_EXTRAIT CHOISI_:
•••
RMC : L’équipe de France éliminée par la République tchèque aux tirs au but, êtes-vous déçu ou trouvez-vous qu’elle a fait un bon parcours ?

R. Monory : Elle a fait un bon parcours. Ce que je regrette un tout petit peu, comme tout le monde peut le regretter, c’est qu’elle a paru fatiguée et que peut-être que lorsque l’on sélectionne vingt-deux joueurs, il aurait peut-être fallu faire tourner davantage. On avait une équipe qui marchait bien, bien c’est difficile d’y toucher mais il y a des joueurs comme Martins, des joueurs comme cela qui auraient bien joué sur le terrain. On n’a peut-être pas tout à fait profité de toute la palette de joueurs qu’on avait.

RMC : Et pan pour A. Jacquet !

R. Monory : Non, non. C’est déjà pas mal d’être allé jusqu’en demi-finale. Il ne faut pas se plaindre.

RMC : Les plans sociaux se multiplient, quelle image pour le Gouvernement et la majorité que celle de ces décisions alors que la lutte contre le chômage avait été annoncée comme la priorité des priorités de la majorité et du Gouvernement !

R. Monory : Première chose, l’analyse de la situation n’a pas été bien faite des 1993. Il faut savoir que les déficits des entreprises publiques ou parapubliques, si on inclut là-dedans le Lyonnais, la sécurité sociale, la SNCF, représentaient 800 milliards c’est-à-dire 10 % du PNB. On ne l’a pas dit suffisamment et aujourd’hui on paye la note. Alors il faut bien les faire tous ces plans, parce qu’il faut arriver à ce que ces entreprises retrouvent un équilibre. Alors je sais que c’est douloureux, ce n’est pas facile mais finalement on n’a pas suffisamment bien annonce les choses au départ et maintenant on en paye les pots cassés.

RMC : Il n’y a pas moyen d’éviter ceci ?
•••
_DONNÉES FOURNIES_:
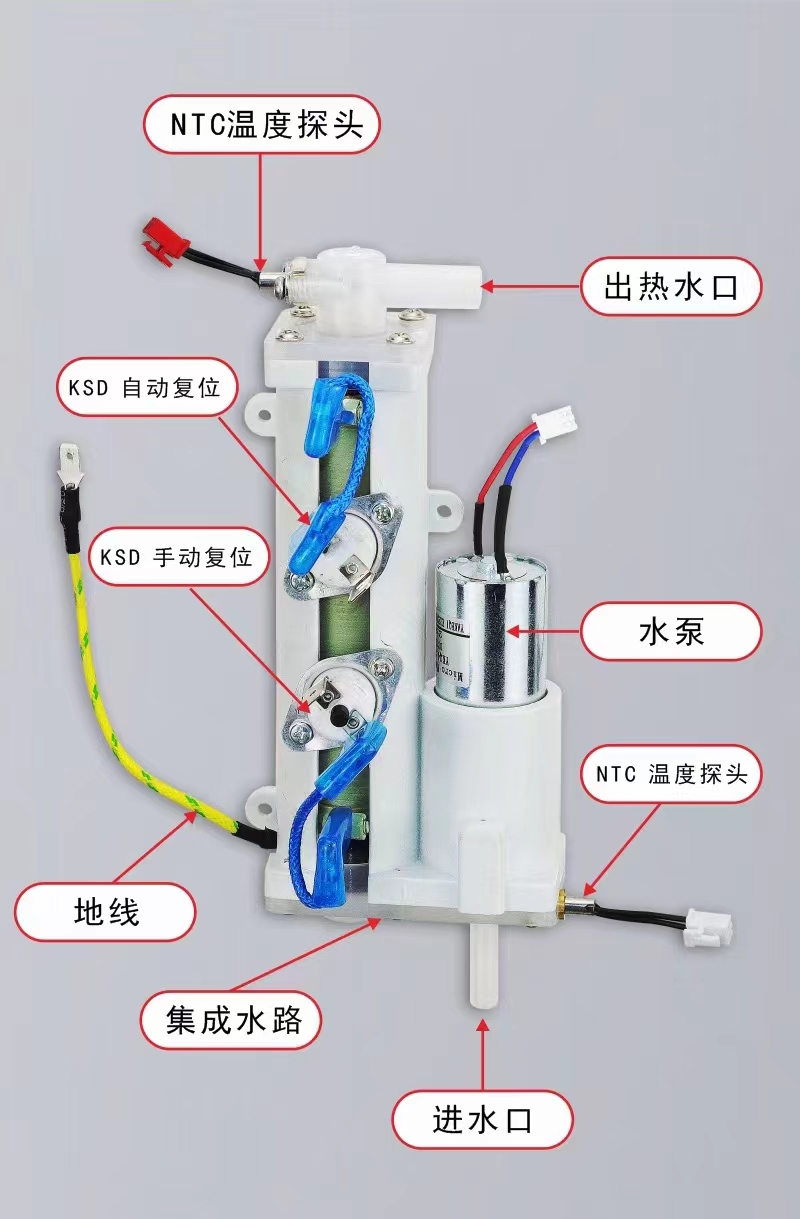 NTC温度探头

出热水口

KSD 自动复位

KSD 手动复位

水泵

NTC 温度探头

地线

集成水路

进水口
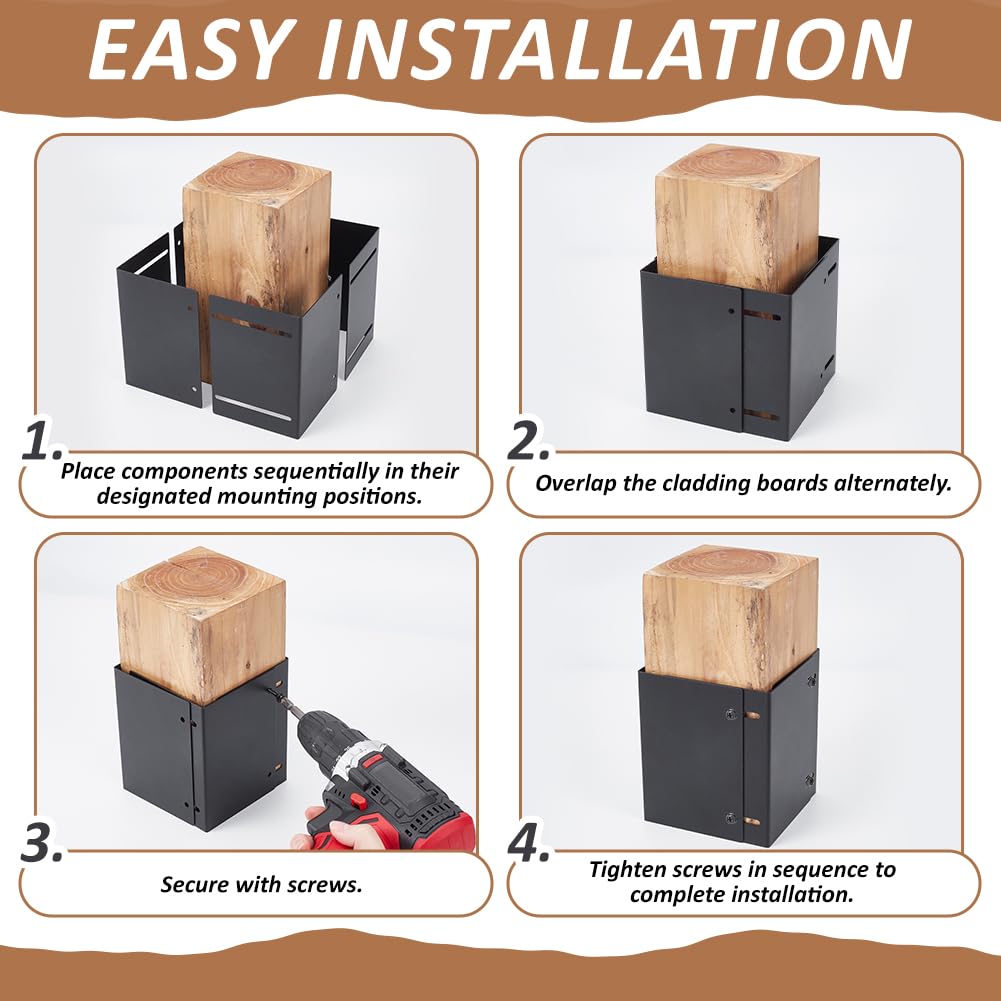 EASY INSTALLATION

1.
Place components sequentially in their designated mounting positions.

2.
Overlap the cladding boards alternately.

3.
Secure with screws.

4.
Tighten screws in sequence to complete installation.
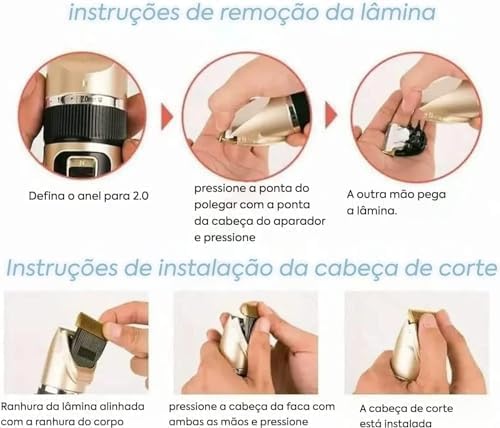 instruções de remoção da lâmina

Defina o anel para 2.0

pressione a ponta do polegar com a ponta da cabeça do aparador e pressione

A outra mão pega a lâmina.

Instruções de instalação da cabeça de corte

Ranhura da lâmina alinhada com a ranhura do corpo

pressione a cabeça da faca com ambas as mãos e pressione

A cabeça de corte está instalada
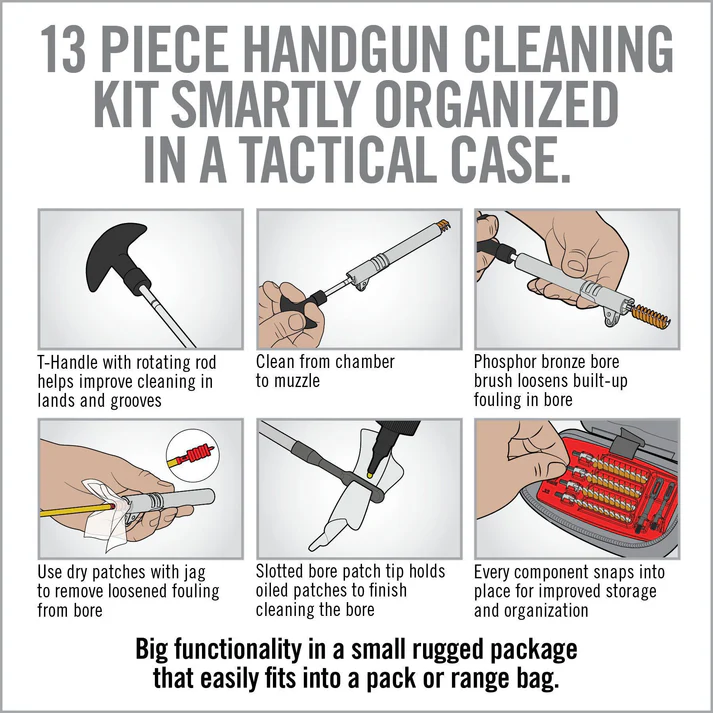 13 PIECE HANDGUN CLEANING KIT SMARTLY ORGANIZED IN A TACTICAL CASE.

T-Handle with rotating rod helps improve cleaning in lands and grooves

Clean from chamber to muzzle

Phosphor bronze bore brush loosens built-up fouling in bore

Use dry patches with jag to remove loosened fouling from bore

Slotted bore patch tip holds oiled patches to finish cleaning the bore

Every component snaps into place for improved storage and organization

Big functionality in a small rugged package that easily fits into a pack or range bag.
•••
_TÂCHE PROPOSÉE A_: Pouvez-vous résumer en deux phrases l'entretien de RMC avec R. Monory ?
_TÂCHE PROPOSÉE B_: Pourriez-vous prolonger l'entretien de RMC avec R. Monory en reprenant juste après sa dernière réplique ?

_RÉPONSE RÉDIGÉE A_: Pour R. Monory, l'équipe de France a fait un bon parcours jusqu'en demi-finale, même si elle a paru fatiguée et qu'on aurait peut-être dû faire davantage tourner les vingt-deux joueurs sélectionnés. Interrogé sur la multiplication des plans sociaux, il estime que la situation a été mal analysée au départ, les déficits des entreprises publiques ou parapubliques atteignant 800 milliards, soit 10 % du PNB, et que ces plans, bien que douloureux, sont nécessaires pour que ces entreprises retrouvent un équilibre.

_RÉPONSE RÉDIGÉE B_:
R. Monory : Éviter ? Le problème est qu’il faut être concurrentiel et d’un autre côté, dans le cas de la SNCF, vous ne pouvez pas continuer à faire des déficits comme on le faisait. Je crois que les décisions sont bonnes. D’une part le président de la SNCF et d’autre part le ministre, ont bien travaillé mais cela dit, il faut bien les trouver, les 200 milliards qui manquent. Si vous prenez la sécurité sociale, il fallait les trouver les 250 milliards qui manquent ! Si vous prenez Air France, il fallait les trouver, les 20 milliards qui manquaient ! Alors, il ne faut pas accuser ceux qui sont au pouvoir mais cela a été géré d’une façon lamentable pendant quatorze ans. Et on paye quatorze ans de socialisme avec un mélange de libéralisme, ce qui fait que, dans l’ensemble, les déficits étaient énormes. On a continué à vivre en France pendant dix, quinze ans comme si on pouvait faire de la croissance à 5 ou 4 % alors que l’on n’en faisait que 2 %. On a pas eu les mêmes recettes alors que l’on a gardé les mêmes dépenses.

RMC : Sur la fiscalité, MM. Balladur et Léotard hier, G. De Robien ce matin, demandent avec insistance une très forte diminution des impôts dès l’an prochain. Alors peut-on diminuer les impôts fortement et est-ce que l’on peut le faire alors qu’on nous dit qu’il manque de l’argent pour boucler le budget ?

R. Monory : À mon avis, il ne faut pas faire n’importe quoi. Tout d’abord, il faut trouver de l’argent et il y a deux solutions : il y a les recettes et les dépenses. Sur les recettes, on peut accélérer la privatisation comme Thomson, comme ce qui nous reste chez Elf, chez Renault et renégocier la dette pour gagner de l’argent sur la dette et atténuer légèrement le tout de la dette. C’est une première chose. Il faut ensuite trouver 40 à 50 milliards d’économies sur le budget, ce qui est possible. Au-delà de ça, il faut trouver 20 ou 30 milliards pour donner une première orientation, un premier signe aux habitants. J’étais relativement peu favorable, au départ, à l’abaissement de la TVA mais si vous ne baissez pas la TVA d’une façon significative, cela ne servira à rien. Donc je serais favorable à ce que l’on baisse les impôts directs...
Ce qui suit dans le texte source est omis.